_Job_.
Please repeat the data below word for word, from the line that contains "What is the distance from the air" through the end of the data, including both ends.

(Dataset records)

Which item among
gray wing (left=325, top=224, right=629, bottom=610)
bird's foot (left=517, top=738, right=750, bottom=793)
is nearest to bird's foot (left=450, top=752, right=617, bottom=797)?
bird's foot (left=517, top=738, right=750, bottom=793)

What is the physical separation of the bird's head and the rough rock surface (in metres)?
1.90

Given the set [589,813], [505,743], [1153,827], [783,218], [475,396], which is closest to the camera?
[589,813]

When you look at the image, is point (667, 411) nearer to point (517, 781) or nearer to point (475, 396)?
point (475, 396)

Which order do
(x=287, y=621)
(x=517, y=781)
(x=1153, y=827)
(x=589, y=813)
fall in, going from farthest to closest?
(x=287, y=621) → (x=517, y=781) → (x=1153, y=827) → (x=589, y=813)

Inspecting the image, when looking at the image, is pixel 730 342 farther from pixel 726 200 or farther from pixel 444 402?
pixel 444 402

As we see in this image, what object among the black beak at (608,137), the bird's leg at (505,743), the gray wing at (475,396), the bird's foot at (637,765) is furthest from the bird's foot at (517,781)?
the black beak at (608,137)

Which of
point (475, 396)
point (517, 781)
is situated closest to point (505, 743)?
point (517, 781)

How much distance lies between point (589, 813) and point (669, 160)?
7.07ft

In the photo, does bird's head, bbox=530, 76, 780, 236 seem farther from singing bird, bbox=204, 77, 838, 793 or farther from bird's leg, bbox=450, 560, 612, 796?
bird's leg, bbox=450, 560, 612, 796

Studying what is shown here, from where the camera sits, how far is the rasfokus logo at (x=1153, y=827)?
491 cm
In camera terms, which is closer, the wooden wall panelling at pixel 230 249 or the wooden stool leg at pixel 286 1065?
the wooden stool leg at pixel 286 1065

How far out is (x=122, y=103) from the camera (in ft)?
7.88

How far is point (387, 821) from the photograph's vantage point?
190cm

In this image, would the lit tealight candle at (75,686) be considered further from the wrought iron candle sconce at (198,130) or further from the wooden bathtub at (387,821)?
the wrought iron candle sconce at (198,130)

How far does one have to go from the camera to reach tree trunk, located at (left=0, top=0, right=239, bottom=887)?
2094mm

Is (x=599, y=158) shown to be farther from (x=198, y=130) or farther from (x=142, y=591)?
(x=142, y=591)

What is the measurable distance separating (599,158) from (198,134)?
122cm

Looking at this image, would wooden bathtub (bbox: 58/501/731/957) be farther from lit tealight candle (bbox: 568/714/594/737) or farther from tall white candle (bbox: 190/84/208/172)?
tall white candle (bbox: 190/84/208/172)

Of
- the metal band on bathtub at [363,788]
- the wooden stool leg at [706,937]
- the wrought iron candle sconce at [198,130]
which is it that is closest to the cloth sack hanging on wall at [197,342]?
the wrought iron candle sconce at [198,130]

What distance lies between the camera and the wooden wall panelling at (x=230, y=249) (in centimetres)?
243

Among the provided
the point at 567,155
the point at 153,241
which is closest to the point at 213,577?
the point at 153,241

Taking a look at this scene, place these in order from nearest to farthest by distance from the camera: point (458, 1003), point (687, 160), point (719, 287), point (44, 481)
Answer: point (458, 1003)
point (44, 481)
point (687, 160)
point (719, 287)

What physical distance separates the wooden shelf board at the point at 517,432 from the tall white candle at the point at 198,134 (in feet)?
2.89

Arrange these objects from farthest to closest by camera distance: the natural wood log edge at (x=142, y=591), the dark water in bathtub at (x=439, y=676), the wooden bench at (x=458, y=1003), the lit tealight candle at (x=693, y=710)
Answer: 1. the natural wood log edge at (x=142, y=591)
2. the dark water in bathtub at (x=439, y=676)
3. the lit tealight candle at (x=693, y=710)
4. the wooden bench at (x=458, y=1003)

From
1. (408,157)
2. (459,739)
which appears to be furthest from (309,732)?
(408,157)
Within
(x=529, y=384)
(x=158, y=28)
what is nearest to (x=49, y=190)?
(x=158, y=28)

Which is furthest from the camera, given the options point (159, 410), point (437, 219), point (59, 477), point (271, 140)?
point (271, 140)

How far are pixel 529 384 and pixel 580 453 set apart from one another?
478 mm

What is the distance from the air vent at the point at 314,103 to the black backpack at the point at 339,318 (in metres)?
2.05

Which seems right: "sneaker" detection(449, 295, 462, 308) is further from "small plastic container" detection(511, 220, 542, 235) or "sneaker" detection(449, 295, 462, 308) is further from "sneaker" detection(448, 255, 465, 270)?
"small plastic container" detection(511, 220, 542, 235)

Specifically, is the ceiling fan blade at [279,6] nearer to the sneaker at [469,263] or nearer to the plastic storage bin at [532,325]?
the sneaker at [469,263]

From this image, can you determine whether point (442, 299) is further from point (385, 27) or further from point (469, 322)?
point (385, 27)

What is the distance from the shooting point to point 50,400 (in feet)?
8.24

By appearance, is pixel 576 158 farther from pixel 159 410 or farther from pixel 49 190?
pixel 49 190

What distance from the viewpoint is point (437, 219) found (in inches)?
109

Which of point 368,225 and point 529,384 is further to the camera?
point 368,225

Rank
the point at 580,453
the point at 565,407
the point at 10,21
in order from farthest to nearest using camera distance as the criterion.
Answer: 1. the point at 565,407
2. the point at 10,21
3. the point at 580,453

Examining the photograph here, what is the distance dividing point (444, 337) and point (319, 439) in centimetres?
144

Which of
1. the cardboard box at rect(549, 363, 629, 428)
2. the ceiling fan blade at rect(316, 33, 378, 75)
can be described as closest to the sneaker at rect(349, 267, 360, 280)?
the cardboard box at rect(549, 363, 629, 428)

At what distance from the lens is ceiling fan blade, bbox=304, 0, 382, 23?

_Worked solution_.
What is the distance from the air vent at the point at 314,103 to the black backpack at the point at 339,318 (in metres)?
2.05

Which seems right: "sneaker" detection(449, 295, 462, 308) is further from "small plastic container" detection(511, 220, 542, 235) or "sneaker" detection(449, 295, 462, 308) is further from "sneaker" detection(448, 255, 465, 270)?
"small plastic container" detection(511, 220, 542, 235)

Specifically, is the ceiling fan blade at [279,6] nearer to the sneaker at [469,263] or nearer to the plastic storage bin at [532,325]?
the sneaker at [469,263]

From this image, can you determine whether point (442, 299) is further from point (385, 27) or further from point (469, 322)?
point (385, 27)

What is the distance from the shooting point to point 50,400 (in feet)?
8.24

By appearance, is pixel 576 158 farther from pixel 159 410 or farther from pixel 49 190?
pixel 49 190

What distance from the viewpoint is point (437, 219) found (in inches)?
109

Which of point 368,225 and point 529,384 is further to the camera?
point 368,225

Rank
the point at 580,453
the point at 565,407
the point at 10,21
in order from farthest to nearest using camera distance as the criterion.
Answer: 1. the point at 565,407
2. the point at 10,21
3. the point at 580,453

Examining the photograph here, what is the distance dividing point (444, 337) and point (319, 439) in centimetres?
144

Which of
1. the cardboard box at rect(549, 363, 629, 428)
2. the ceiling fan blade at rect(316, 33, 378, 75)
can be described as closest to the sneaker at rect(349, 267, 360, 280)?
the cardboard box at rect(549, 363, 629, 428)

At what distance from the lens is ceiling fan blade, bbox=304, 0, 382, 23?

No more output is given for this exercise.